3rd August 2009 Print
As the debate surrounding whether investors should continue to invest in UK Government Bonds continues, Mark Pearce, Fixed Income and Alternatives Investment Specialist at Threadneedle, believes there are still attractive opportunities for investors in government bonds in emerging markets.

Pearce believes more traditional economic and political policies being employed by emerging market governments and central banks have brought stability to these markets helping to reduce the possibility of default when compared to the environment ten years ago.

Mark Pearce comments: "We believe there are still great opportunities to invest in government bonds from emerging markets. Emerging market economies have improved dramatically over the past decade, with many countries holding foreign reserves well in excess of their external debt. More traditional economic and political policies by central banks and governments have brought stability to such markets, which in turn have significantly reduced the possibility of default. Indeed, we believe that less than 5% of emerging market sovereign issuers are at any risk of default in the near term.

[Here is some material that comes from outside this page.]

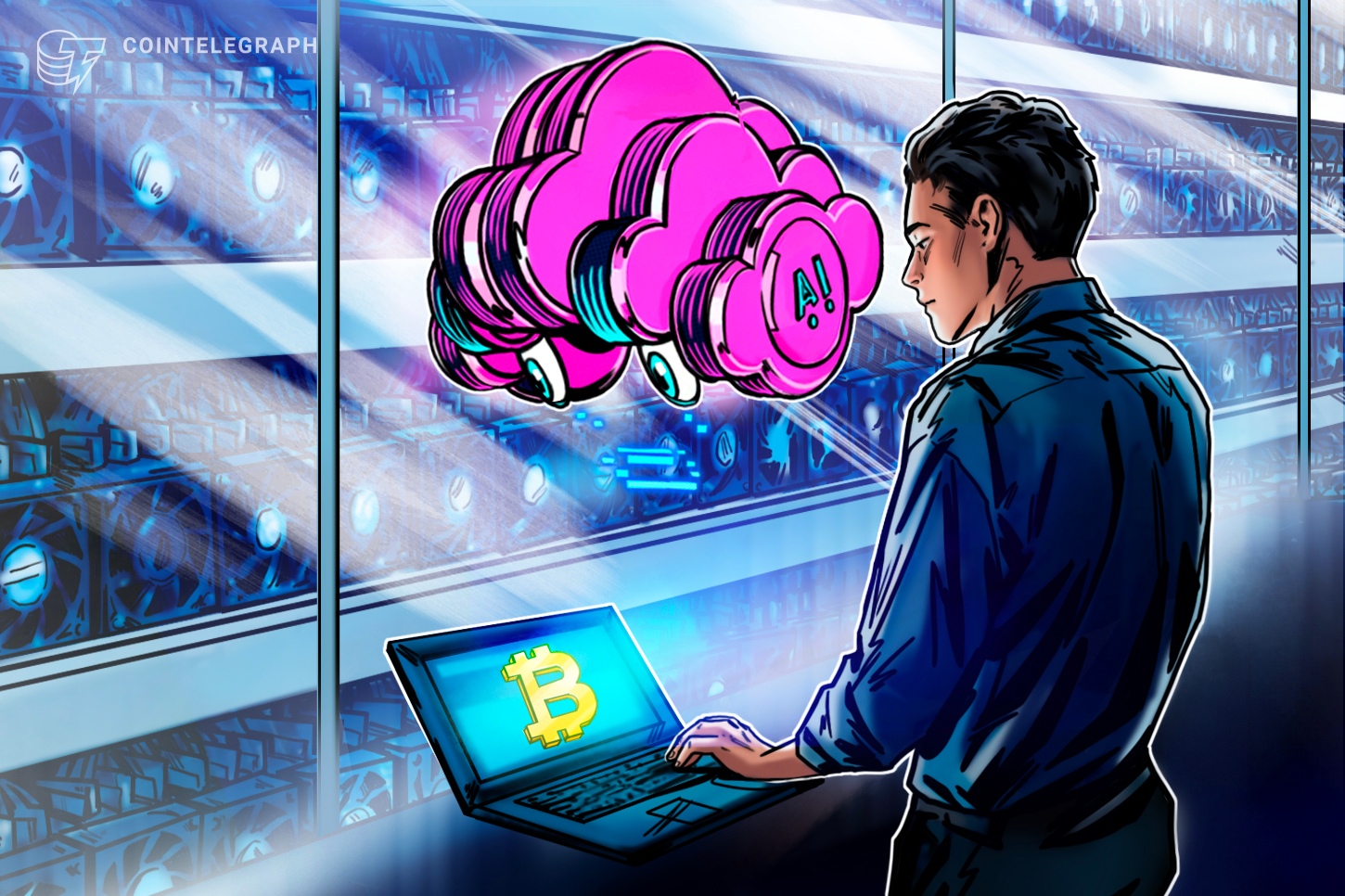 Hyperscale Data Ends Michigan Bitcoin Mining for AI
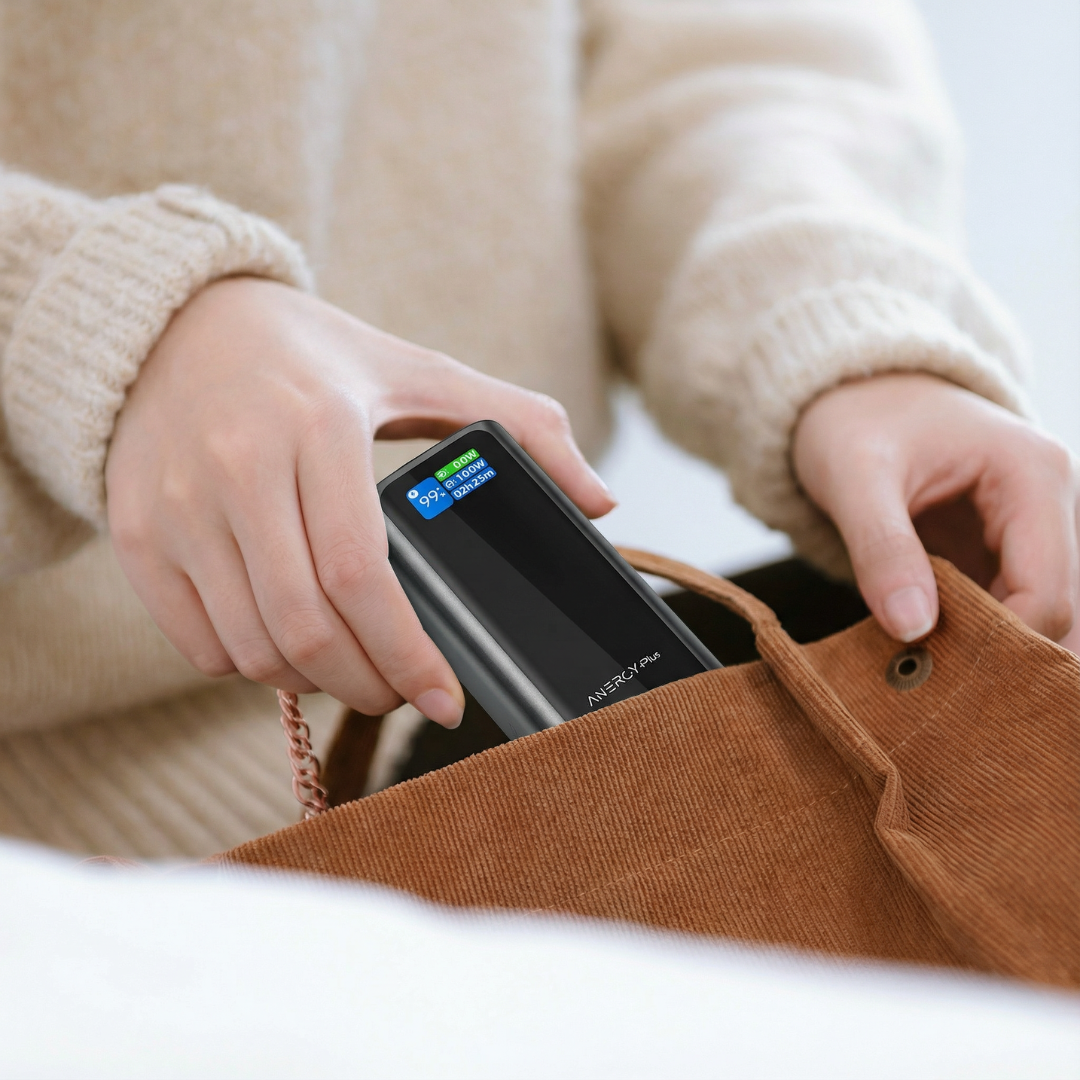 [ Pre-order ] Airbot Anergy Super Charging Powerbank SPB17 | 25000mAh | 130W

However, this does not apply to the emerging corporate bond market, which we feel is exposed to significant default risk and ongoing problems in terms of liquidity.

"Venezuela, Brazil and Russia are countries we favour and consider to be strong creditors. This means they have low levels of debt relative to reserves and are in a good position to meet all short term debt obligations. We are also keen on the dollar denominated debt of Mexico which has underperformed in recent months. Furthermore, large issuers such as Hungary, Turkey and Russia are still cutting interest rates, which provide significant upside for bond investors at a time when some segments of the market are questioning whether recent strength has limited the return potential of this asset class."

Pearce continues: "Investors who want exposure to emerging market debt should choose their fund carefully. Given the problems faced by investors during 2008, liquidity and transparency are the most important things an investor should be looking for in an emerging market debt fund. Also the skills necessary to manage local currency bonds are different to those necessary to manage traditional external / dollar denominated bonds."